With pictures omitted, copy exactly every line from the one that contains "Tenebrionidae>Gonocephalum smplex? Darkling" to the end of the listing below.
──────── GIVEN DATA
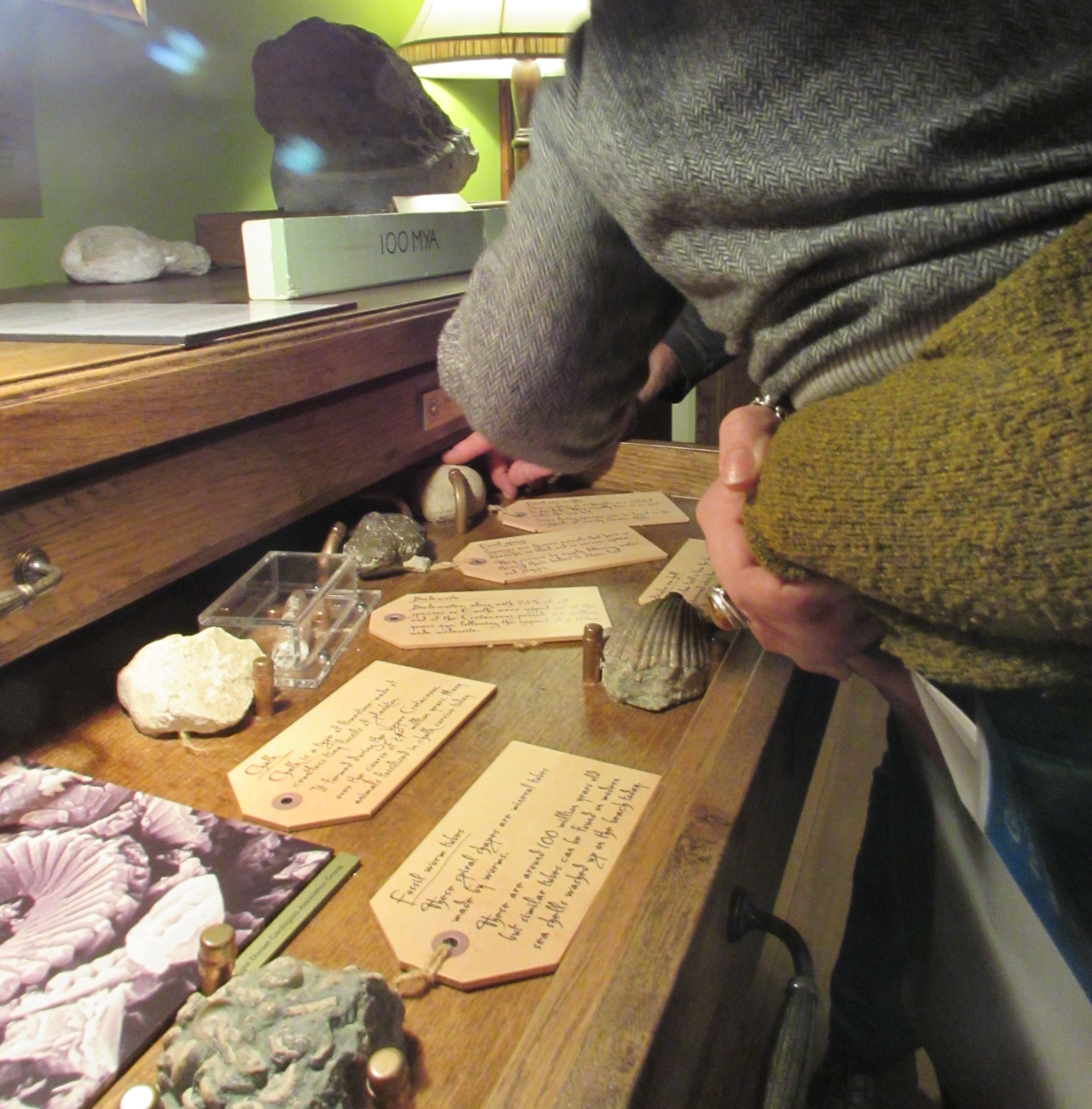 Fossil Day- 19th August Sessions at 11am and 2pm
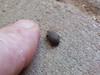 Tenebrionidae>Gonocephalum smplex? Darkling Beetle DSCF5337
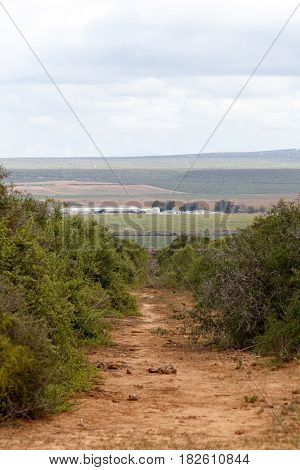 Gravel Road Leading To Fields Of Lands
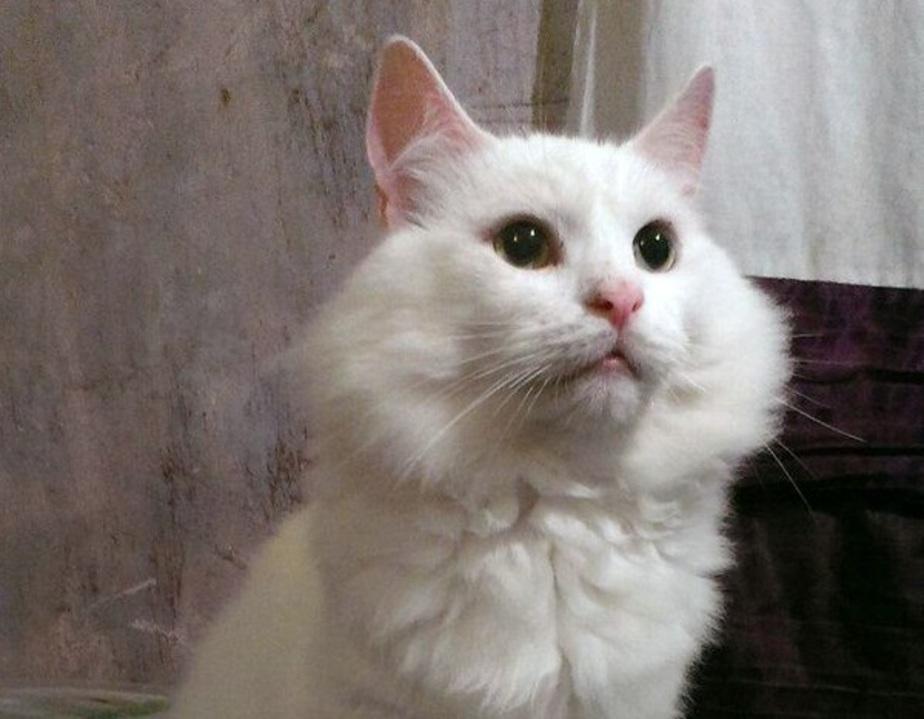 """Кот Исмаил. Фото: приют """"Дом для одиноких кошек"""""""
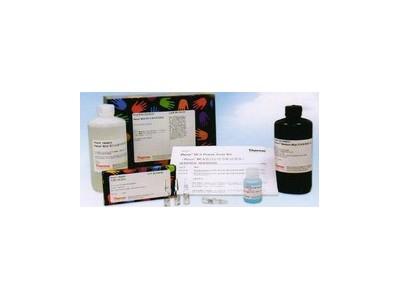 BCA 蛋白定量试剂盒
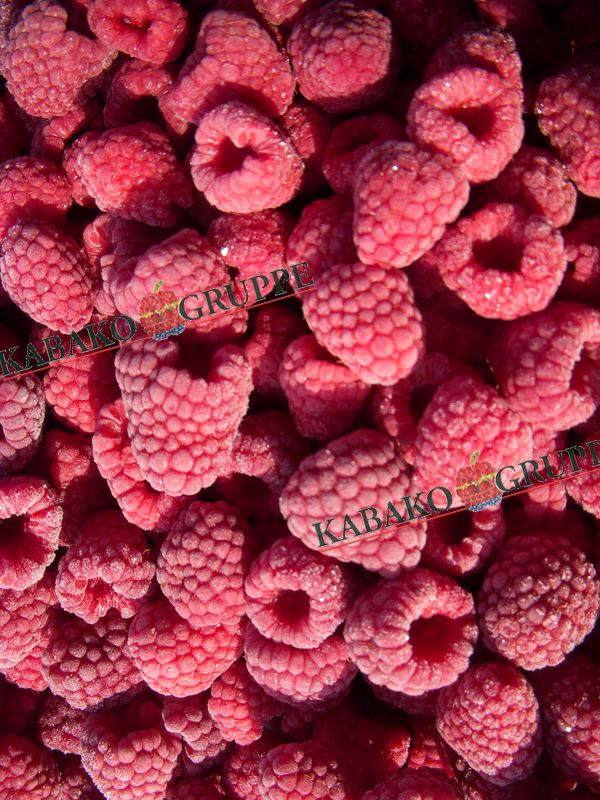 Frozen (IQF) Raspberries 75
────────────────
RESULT FOR THIS EXERCISE:
 Tenebrionidae>Gonocephalum smplex? Darkling Beetle DSCF5337
 Gravel Road Leading To Fields Of Lands
 """Кот Исмаил. Фото: приют """"Дом для одиноких кошек"""""""
 BCA 蛋白定量试剂盒
 Frozen (IQF) Raspberries 75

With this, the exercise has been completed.